→ **TASK OBJECTIVE**
Reproduce the listing word for word, from its first line down to the line containing "71H91V75L95 78H102V75H104V62L101 59H93L90", with both of those lines included. Leave the pictures out of your answer.

** start of INPUT FOR THIS TASK **

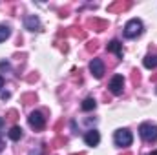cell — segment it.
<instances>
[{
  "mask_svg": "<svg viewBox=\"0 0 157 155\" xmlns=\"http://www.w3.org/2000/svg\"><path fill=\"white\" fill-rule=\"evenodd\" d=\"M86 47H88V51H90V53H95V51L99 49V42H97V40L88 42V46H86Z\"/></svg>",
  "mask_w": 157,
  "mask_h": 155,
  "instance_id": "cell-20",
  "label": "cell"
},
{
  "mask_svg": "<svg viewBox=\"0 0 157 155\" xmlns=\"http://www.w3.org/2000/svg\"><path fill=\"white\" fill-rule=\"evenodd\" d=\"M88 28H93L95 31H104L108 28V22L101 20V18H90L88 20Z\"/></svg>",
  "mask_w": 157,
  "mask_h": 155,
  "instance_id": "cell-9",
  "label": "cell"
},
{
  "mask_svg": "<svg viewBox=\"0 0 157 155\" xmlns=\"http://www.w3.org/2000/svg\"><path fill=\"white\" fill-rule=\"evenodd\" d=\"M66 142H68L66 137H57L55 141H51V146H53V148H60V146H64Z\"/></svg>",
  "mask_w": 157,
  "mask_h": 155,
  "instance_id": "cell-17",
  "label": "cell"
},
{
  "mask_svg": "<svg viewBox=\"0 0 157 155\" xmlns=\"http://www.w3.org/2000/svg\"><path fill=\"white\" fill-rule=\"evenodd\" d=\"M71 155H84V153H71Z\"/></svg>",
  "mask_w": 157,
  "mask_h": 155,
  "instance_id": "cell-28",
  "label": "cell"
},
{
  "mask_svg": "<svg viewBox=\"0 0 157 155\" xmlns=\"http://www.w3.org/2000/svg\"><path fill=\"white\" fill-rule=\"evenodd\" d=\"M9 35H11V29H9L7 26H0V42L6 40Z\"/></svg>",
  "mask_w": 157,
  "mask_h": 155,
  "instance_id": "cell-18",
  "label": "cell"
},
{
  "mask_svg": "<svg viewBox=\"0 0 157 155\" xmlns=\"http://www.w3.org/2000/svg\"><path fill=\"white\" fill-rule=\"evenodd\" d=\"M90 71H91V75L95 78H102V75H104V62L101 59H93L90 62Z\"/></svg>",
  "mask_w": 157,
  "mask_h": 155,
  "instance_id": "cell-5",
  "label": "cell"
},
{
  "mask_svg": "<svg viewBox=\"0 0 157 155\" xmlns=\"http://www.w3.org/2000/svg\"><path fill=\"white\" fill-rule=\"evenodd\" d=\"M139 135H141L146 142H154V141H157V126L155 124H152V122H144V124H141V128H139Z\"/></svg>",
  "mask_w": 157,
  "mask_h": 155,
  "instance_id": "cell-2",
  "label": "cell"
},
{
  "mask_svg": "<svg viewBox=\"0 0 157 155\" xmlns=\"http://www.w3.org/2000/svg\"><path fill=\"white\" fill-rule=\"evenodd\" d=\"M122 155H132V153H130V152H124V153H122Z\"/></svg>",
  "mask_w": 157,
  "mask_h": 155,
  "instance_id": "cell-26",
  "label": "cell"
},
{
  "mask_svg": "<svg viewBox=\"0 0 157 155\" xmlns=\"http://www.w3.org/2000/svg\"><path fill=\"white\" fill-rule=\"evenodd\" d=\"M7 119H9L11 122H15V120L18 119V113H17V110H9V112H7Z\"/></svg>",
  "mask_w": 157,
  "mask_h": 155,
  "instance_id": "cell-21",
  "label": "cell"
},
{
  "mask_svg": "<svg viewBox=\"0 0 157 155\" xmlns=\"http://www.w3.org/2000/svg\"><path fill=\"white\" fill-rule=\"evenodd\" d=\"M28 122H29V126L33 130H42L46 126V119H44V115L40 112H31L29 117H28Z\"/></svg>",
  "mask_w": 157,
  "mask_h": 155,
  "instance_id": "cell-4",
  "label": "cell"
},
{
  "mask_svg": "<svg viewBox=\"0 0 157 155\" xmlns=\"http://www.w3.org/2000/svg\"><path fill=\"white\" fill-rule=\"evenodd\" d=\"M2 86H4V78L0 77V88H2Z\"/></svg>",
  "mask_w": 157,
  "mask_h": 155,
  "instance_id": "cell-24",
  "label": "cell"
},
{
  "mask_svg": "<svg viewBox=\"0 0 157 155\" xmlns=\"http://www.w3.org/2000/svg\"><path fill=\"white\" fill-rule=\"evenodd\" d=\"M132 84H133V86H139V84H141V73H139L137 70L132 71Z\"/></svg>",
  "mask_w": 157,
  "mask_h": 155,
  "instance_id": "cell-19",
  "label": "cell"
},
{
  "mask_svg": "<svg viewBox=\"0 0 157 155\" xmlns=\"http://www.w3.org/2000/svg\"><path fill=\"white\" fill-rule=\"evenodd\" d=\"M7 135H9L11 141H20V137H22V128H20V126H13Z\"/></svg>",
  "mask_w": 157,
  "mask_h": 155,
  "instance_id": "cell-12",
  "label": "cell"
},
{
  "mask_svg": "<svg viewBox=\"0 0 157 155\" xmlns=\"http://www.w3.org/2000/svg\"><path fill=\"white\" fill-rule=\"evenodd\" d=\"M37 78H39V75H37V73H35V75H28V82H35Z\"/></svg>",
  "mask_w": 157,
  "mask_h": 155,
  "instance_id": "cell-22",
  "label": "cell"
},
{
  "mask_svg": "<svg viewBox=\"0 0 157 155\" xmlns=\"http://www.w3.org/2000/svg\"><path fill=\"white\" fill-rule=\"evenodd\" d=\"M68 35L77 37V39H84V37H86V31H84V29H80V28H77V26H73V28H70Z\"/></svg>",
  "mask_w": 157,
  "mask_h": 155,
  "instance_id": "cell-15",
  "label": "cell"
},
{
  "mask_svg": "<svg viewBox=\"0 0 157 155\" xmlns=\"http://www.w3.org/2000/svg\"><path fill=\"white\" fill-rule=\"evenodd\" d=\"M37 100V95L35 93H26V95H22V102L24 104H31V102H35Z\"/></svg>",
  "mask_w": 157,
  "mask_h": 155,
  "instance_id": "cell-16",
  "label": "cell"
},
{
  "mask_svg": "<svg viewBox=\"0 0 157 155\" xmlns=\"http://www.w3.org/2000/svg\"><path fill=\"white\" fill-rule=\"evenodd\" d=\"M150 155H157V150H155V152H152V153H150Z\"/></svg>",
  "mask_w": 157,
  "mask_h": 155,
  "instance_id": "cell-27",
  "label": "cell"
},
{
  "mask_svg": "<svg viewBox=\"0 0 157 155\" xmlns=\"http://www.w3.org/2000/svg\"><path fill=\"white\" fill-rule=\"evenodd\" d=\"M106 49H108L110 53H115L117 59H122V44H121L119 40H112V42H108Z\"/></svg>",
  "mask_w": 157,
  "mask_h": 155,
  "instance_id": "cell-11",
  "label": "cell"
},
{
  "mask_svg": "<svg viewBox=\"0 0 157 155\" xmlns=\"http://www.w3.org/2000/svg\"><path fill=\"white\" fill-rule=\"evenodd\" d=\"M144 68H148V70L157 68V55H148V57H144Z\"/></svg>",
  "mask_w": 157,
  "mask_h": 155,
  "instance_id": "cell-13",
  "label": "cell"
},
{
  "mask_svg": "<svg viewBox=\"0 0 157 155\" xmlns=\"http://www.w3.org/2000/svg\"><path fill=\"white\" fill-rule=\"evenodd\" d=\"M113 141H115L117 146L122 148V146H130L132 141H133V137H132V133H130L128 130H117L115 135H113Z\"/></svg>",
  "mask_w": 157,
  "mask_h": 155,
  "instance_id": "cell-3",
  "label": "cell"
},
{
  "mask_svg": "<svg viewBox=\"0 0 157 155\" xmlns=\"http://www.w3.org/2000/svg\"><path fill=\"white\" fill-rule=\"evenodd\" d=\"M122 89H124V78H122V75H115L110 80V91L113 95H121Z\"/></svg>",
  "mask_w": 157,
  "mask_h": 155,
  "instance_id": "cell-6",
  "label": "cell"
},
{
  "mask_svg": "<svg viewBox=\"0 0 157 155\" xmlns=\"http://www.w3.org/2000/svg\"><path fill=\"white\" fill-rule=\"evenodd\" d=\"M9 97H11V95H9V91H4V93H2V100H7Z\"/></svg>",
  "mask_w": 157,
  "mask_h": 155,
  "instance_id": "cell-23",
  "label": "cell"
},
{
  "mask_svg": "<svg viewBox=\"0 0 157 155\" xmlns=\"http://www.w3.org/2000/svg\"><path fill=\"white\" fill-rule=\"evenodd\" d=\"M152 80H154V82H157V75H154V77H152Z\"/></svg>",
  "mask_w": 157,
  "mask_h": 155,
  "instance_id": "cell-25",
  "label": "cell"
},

** end of INPUT FOR THIS TASK **

→ **RESPONSE TO THIS EXERCISE**
cell — segment it.
<instances>
[{
  "mask_svg": "<svg viewBox=\"0 0 157 155\" xmlns=\"http://www.w3.org/2000/svg\"><path fill=\"white\" fill-rule=\"evenodd\" d=\"M86 47H88V51H90V53H95V51L99 49V42H97V40L88 42V46H86Z\"/></svg>",
  "mask_w": 157,
  "mask_h": 155,
  "instance_id": "cell-20",
  "label": "cell"
},
{
  "mask_svg": "<svg viewBox=\"0 0 157 155\" xmlns=\"http://www.w3.org/2000/svg\"><path fill=\"white\" fill-rule=\"evenodd\" d=\"M88 28H93L95 31H104L108 28V22L101 20V18H90L88 20Z\"/></svg>",
  "mask_w": 157,
  "mask_h": 155,
  "instance_id": "cell-9",
  "label": "cell"
},
{
  "mask_svg": "<svg viewBox=\"0 0 157 155\" xmlns=\"http://www.w3.org/2000/svg\"><path fill=\"white\" fill-rule=\"evenodd\" d=\"M66 142H68L66 137H57L55 141H51V146H53V148H60V146H64Z\"/></svg>",
  "mask_w": 157,
  "mask_h": 155,
  "instance_id": "cell-17",
  "label": "cell"
},
{
  "mask_svg": "<svg viewBox=\"0 0 157 155\" xmlns=\"http://www.w3.org/2000/svg\"><path fill=\"white\" fill-rule=\"evenodd\" d=\"M71 155H84V153H71Z\"/></svg>",
  "mask_w": 157,
  "mask_h": 155,
  "instance_id": "cell-28",
  "label": "cell"
},
{
  "mask_svg": "<svg viewBox=\"0 0 157 155\" xmlns=\"http://www.w3.org/2000/svg\"><path fill=\"white\" fill-rule=\"evenodd\" d=\"M9 35H11V29H9L7 26H0V42L6 40Z\"/></svg>",
  "mask_w": 157,
  "mask_h": 155,
  "instance_id": "cell-18",
  "label": "cell"
},
{
  "mask_svg": "<svg viewBox=\"0 0 157 155\" xmlns=\"http://www.w3.org/2000/svg\"><path fill=\"white\" fill-rule=\"evenodd\" d=\"M90 71H91V75L95 78H102V75H104V62L101 59H93L90 62Z\"/></svg>",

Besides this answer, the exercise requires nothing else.